WRITTEN PROBLEM 1: How many steel rivets does the post about the Mackinac Bridge give for the bridge?
**** PAGE
Monday, December 10, 2007

Happy Birthday to Us!

I happen to share a birthday with the Mackinac Bridge. On November 1, 1957, the day I turned five, the bridge was opened to the public for the first time. Since this month is the 50th anniversary of that event, there has been a great deal of publicity about this magnificent structure. Even though I was very young at the time, I can still remember crossing the Straits of Mackinac on the car ferry with my parents and our 1951 Plymouth. Later on, it was really a thrill to be able to travel on the bridge, which is not only wonderfully effective in function but also strikingly beautiful in form. Our library has many books, periodicals, and file materials about the bridge, from the years of the planning process all the way down to the present day. One recent publication I found particularly interesting is NORTHERN MICHIGAN ALMANAC by Ron Jolly (2005), which is shelved with the Local History collection. It has several pages of fascinating facts such as:

Workers employed at the construction site: 3500
Number of steel rivets: 4,851,700
Number of steel bolts: 1,016,600
Height of roadway above the water: 199 ft.
********
WRITTEN PROBLEM 2: Render the rows from the line containing "Can you determine which item from" through the last line of the rows, inclusive, as a numbered list, leaving out blank lines.
**** GIVEN ENTRIES
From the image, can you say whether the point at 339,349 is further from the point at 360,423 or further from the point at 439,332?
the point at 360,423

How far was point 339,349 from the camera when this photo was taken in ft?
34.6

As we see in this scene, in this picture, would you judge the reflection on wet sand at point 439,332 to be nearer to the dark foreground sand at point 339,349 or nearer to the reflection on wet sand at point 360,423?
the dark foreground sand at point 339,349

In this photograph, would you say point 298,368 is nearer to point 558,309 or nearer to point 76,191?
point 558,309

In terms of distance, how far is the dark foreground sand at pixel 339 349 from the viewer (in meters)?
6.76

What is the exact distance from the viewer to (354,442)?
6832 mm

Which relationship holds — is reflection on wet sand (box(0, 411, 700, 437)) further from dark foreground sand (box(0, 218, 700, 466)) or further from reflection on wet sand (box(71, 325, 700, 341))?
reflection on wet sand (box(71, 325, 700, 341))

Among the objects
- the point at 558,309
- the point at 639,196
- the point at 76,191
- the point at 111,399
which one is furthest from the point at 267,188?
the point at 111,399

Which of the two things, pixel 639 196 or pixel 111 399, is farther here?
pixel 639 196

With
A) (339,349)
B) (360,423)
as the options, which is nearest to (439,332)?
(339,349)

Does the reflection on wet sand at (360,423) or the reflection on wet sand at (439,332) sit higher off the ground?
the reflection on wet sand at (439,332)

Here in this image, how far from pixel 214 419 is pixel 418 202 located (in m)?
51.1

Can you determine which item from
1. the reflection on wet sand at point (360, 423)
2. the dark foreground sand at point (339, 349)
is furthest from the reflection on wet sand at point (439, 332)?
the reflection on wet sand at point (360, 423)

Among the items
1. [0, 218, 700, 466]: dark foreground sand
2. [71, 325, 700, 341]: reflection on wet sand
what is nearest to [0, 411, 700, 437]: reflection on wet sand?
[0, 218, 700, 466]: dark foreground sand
********
TASK OUTPUT 1: 4,851,700

TASK OUTPUT 2:
1. Can you determine which item from
2. 1. the reflection on wet sand at point (360, 423)
3. 2. the dark foreground sand at point (339, 349)
4. is furthest from the reflection on wet sand at point (439, 332)?
5. the reflection on wet sand at point (360, 423)
6. Among the items
7. 1. [0, 218, 700, 466]: dark foreground sand
8. 2. [71, 325, 700, 341]: reflection on wet sand
9. what is nearest to [0, 411, 700, 437]: reflection on wet sand?
10. [0, 218, 700, 466]: dark foreground sand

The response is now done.